Il turismo cresce, la cultura costituisce un pezzo importante dell’economia ma senza industria – sostenibile e rispettosa di storie e ambienti – il Sud rischia di avviarsi verso un declino infelice.
Le crisi industriali di Brindisi (chimica e carbone), Taranto (acciaio e carbone), Bari (automotive) e Melfi (automotive) mettono in discussione migliaia di posti di lavoro e centinaia di imprese dell’indotto.
Non si tratta di sostenere la manifattura a ogni costo ma di compiere scelte capaci di coniugare l’occupazione con i conti ambientali ed energetici in ordine. La crisi dell’automotive non è il frutto dell’incapacità di produrre vetture e componenti per le stesse tra Melfi e Bari ma di scelte industriali calate dall’alto – basta modelli a benzina e diesel, incentivi e sostegni solo all’elettrico che però vede i cinesi anni luce davanti a noi – senza alcun piano, o accorgimento che dir si voglia, per il tessuto produttivo del territorio. Non si tratta di chiedere assistenza che è sempre a carico dei contribuenti, che mai risolve definitivamente i problemi, che deprime – economicamente e non solo – chi la riceve, ma di sollecitare un piano di azione che garantisca la transizione in tutte le sue declinazioni (industriale, energetica e ambientale), non trascurandone nemmeno una.
Alcuni esempi.
Uno degli ultimi modelli di successo del gruppo Stellantis è la Jeep Avenger: piccola, bella ma non disponibile con il diesel multijet da 95 cavalli fiore all’occhiello dell’ex Fiat perché l’Europa, a seguito del potere esercitato dalle lobby dell’elettrico, non vuole più le vetture a gasolio, nemmeno quelle come in questo caso dotate di propulsori moderni e decisamente meno inquinanti del passato oltre che molto ma molto meno costosi rispetto alle vetture full elettric. Doveva per forza andare così?
L’Ilva di Taranto ha in funzione due vecchi altiforni alimentati a carbone, con davanti pochi anni di vita operativa sia per ragioni strutturali che per ragioni di convenienza economica visti i costi ambientali che le acciaierie a ciclo integrale, come quella jonica, saranno tenute a sostenere a breve per allinearsi agli obiettivi emissivi europei.
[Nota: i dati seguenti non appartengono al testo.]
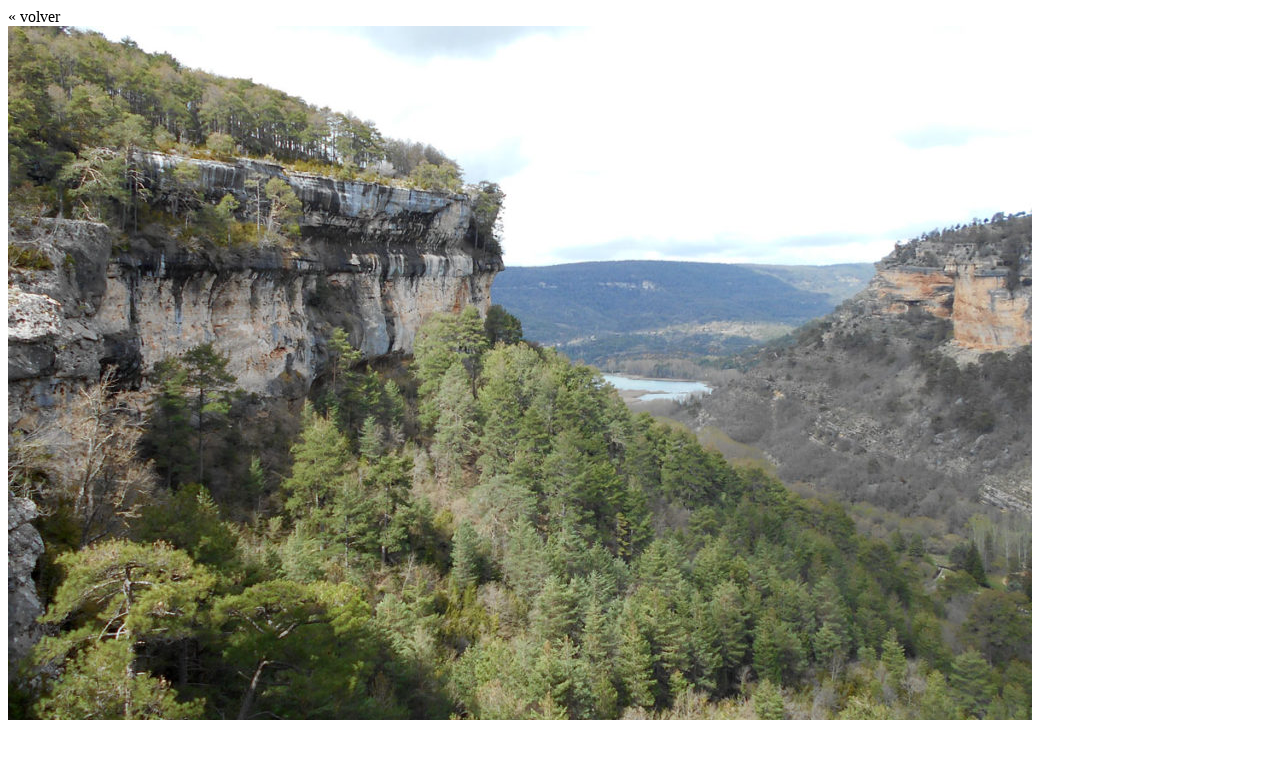

--- FILE ---
content_type: text/html; charset=UTF-8
request_url: https://www.mmfilesi.com/cuenca/escalero-04-1024x768/
body_size: 205
content:

<div class="entry-attachment">

  <div class="attachment__title" onClick="goBack()">
    &laquo volver
  </div>

  <div class="attachment__image">

    <img width="1024" height="768" src="https://www.mmfilesi.com/wp-content/uploads/2019/06/escalero-04-1024x768-1024x768.jpg" class="attachment-large size-large" alt="Escalerón y la Raya" decoding="async" loading="lazy" srcset="https://www.mmfilesi.com/wp-content/uploads/2019/06/escalero-04-1024x768.jpg 1024w, https://www.mmfilesi.com/wp-content/uploads/2019/06/escalero-04-1024x768-300x225.jpg 300w" sizes="auto, (max-width: 1024px) 100vw, 1024px" />
    
    <div class="entry-caption">
      <p>Vista desde el Escalerón</p>
    </div><!-- .entry-caption -->

    
  </div>

</div><!-- .entry-attachment -->


<script>
  function goBack() {
    window.history.back();
  }
</script>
Andranno sostituiti, quei due altiforni, con forni elettrici che richiedono un investimento complessivo di almeno 4-5 miliardi di euro, enormi quantità di gas a tariffa contenuta e una forza lavoro pari a un terzo dell’attuale. Ne vale la pena? L’Italia ormai può fare a meno dell’acciaio di Taranto – pari a circa il 10 per cento di quello complessivamente prodotto entro i confini nazionali, l’unico ad essere ancora legato al ciclo integrale – ma Taranto non può fare a meno dell’industria.
A Brindisi la centrale elettrica a carbone ha la data di scadenza in evidenza e la chimica richiede una riconversione sostenibile e credibile. C’è un piano fattibile dopo la sciagurata stagione dei “no” opportunamente mandata in archivio dagli elettori?
Come se ne esce? Parlando innanzitutto il linguaggio della verità. Inutile girare attorno a discorsi futuribili, privi di ancoraggio con l’oggi e con il concretamente possibile. Non si possono mortificare le professionalità e le capacità di lavoratori e imprese facendo affidamento su improbabili cavalieri esteri e su continue prese di tempo, in attesa che accada non si sa bene quale miracolo.
Le crisi non sono frutto – o almeno non interamente – dell’azione politica del governo Meloni ma tocca a chi sta oggi a Palazzo Chigi indicare la strada e prendere decisioni, anche quelle dolorose. Togliere dalla tolda di comando dell’ex Ilva il precedente management targato Morselli è stato coraggioso e opportuno, i commissari Fiori-Quaranta-Tabarelli hanno cambiato verso a una azienda che era sull’orlo della chiusura. Ora bisogna però stringere i tempi e verificare se davvero il complesso aziendale ex Ilva può avere un futuro nella sua interezza oppure se ci si avvia a quello spezzatino che alcuni scongiurano e altri auspicano.
Il tempo sta per scadere e Taranto – malgrado una classe politica capace di avvitarsi per settimane unicamente sulle poltrone perse e quelle guadagnate – non merita alcuna forma di decrescita dopo aver contributo per decenni alla crescita dell’Italia.